In the best of hands, mammographic screening in women over 50 will reduce a woman’s risk of dying from breast cancer by 30%. That is a lot, but it is not 100%. Why? It turns out that breast cancers are not all the same. There are at least five kinds, with different growth rates and levels of aggression. Some are so aggressive that they will have spread before they are visible on a mammogram or form a lump. Some are very slow growing or may not even have the ability to spread, so there is no benefit from finding them early. This is because of the biology of the disease, not the limitations of screening.
One of the reasons that mammography is a less effective tool in young women is that they have a higher rate of these aggressive tumors. Younger women also have breast tissue that is more sensitive to the carcinogenic effects of low-dose radiation. Calculations by a research team in Britain published in the British Journal of Cancer in 2005 suggest that it is possible for women to develop cancer because of the cumulative radiation from yearly mammograms starting at 40 or younger. Finally, mammograms are generally less accurate in younger women who have dense breast tissue, which can mask a cancer. Thus the balance of risk versus benefit is not as clear.
Since the 2002 task force guidelines were released, there has been new data from Britain, which was the first study to look at whether there was any benefit to having women start mammography at age 40. The researchers have followed women in this study for more than 10 years, which means they are now over age 50. To date, they have not shown a statistically significant decrease in mortality. This means if there is a benefit, it must be very small.

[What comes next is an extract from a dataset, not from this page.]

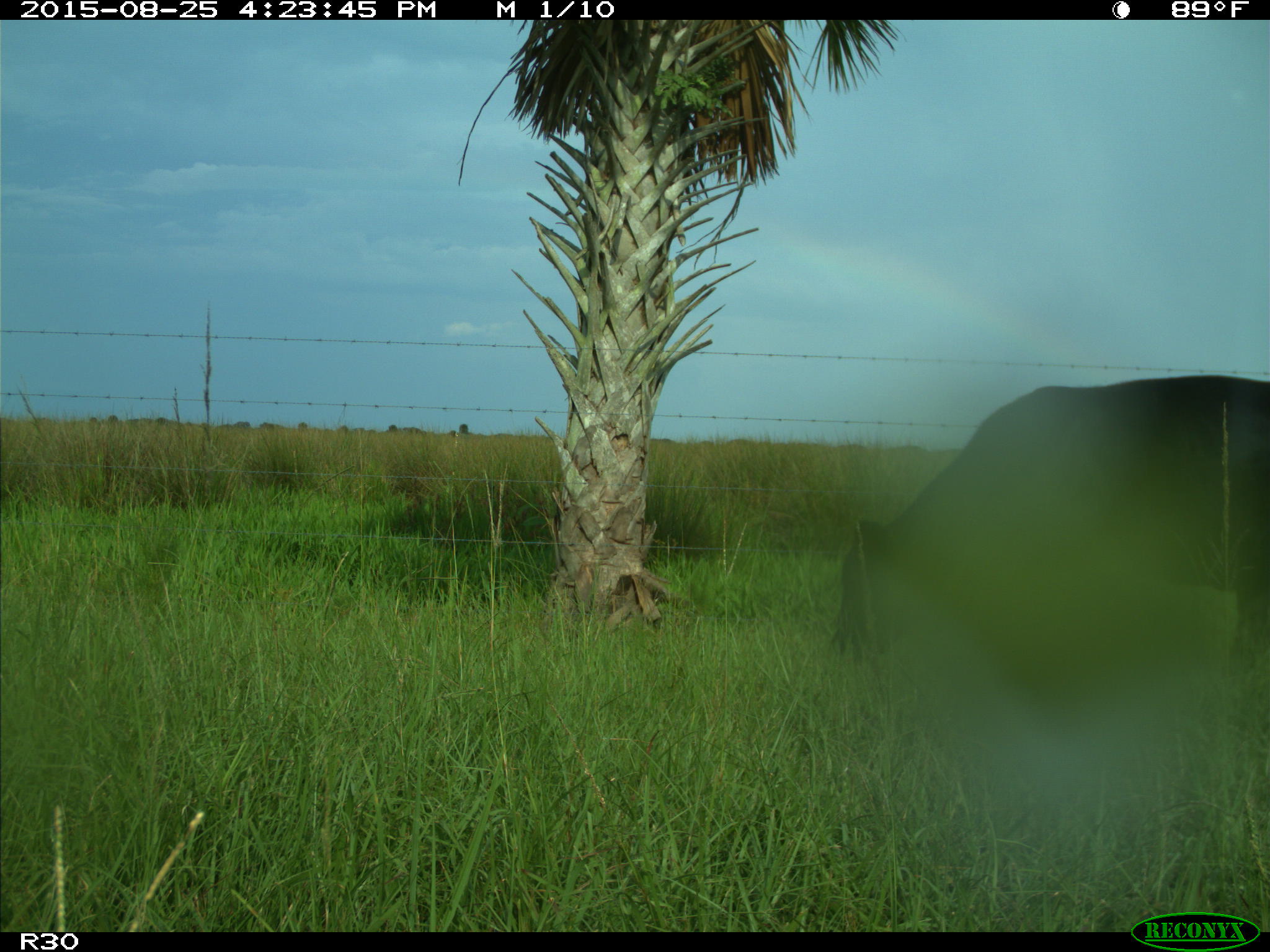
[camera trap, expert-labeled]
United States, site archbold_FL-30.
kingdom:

The new guidelines are based on this information. They do not say that no women under 50 should get mammograms, but that we should not routinely screen women under 50. Less noted by the media, the guidelines also recommend that we not routinely screen women over 75, where the benefits are dependent on the woman’s life expectancy. In both cases, a woman will need to review her situation with her physician.
This has left many young women confused and asking how will we find our cancers if we don’t have mammograms. The alternative to mammographic detection of cancer is not death. The alternative is that a woman will find a cancer herself or her physician will find it. The normal “poking around” that women do has been found to be just as good at finding breast cancer as a monthly self-exam.
That’s why the task force recommended that doctors encourage women to be familiar with the look and feel of their breasts but to stop teaching formal breast self-exam.
Many of the young women we have heard from in the media this last week had mammograms that in fact missed their cancers, and yet they were adequately treated and often cured. All women should become familiar with their breasts and report any change they see or feel to their doctor.
The public anger at these recommendations is understandable. But it should not be directed at an honest effort to evaluate the benefit of mammography, but at the fact that we still don’t know the cause of breast cancer or how to prevent it. Early detection is not our best prevention -- it’s not even prevention. It just finds cancers that are already there.
The guidelines are not ignoring the fact that young women get breast cancer; they are confirming that regular mammographic screening has risks and benefits and should be an individual decision. Our recent success with a vaccine for cancer of the cervix demonstrates that the goal of identifying the cause and prevention of a common cancer is not beyond reach. Let’s redirect our energy from protesting these guideline changes to finding the answers so that no woman ever has to hear the words, “You have breast cancer.”
Susan Love is the founder and president of the Dr. Susan Love Research Foundation, dedicated to eradicating breast cancer.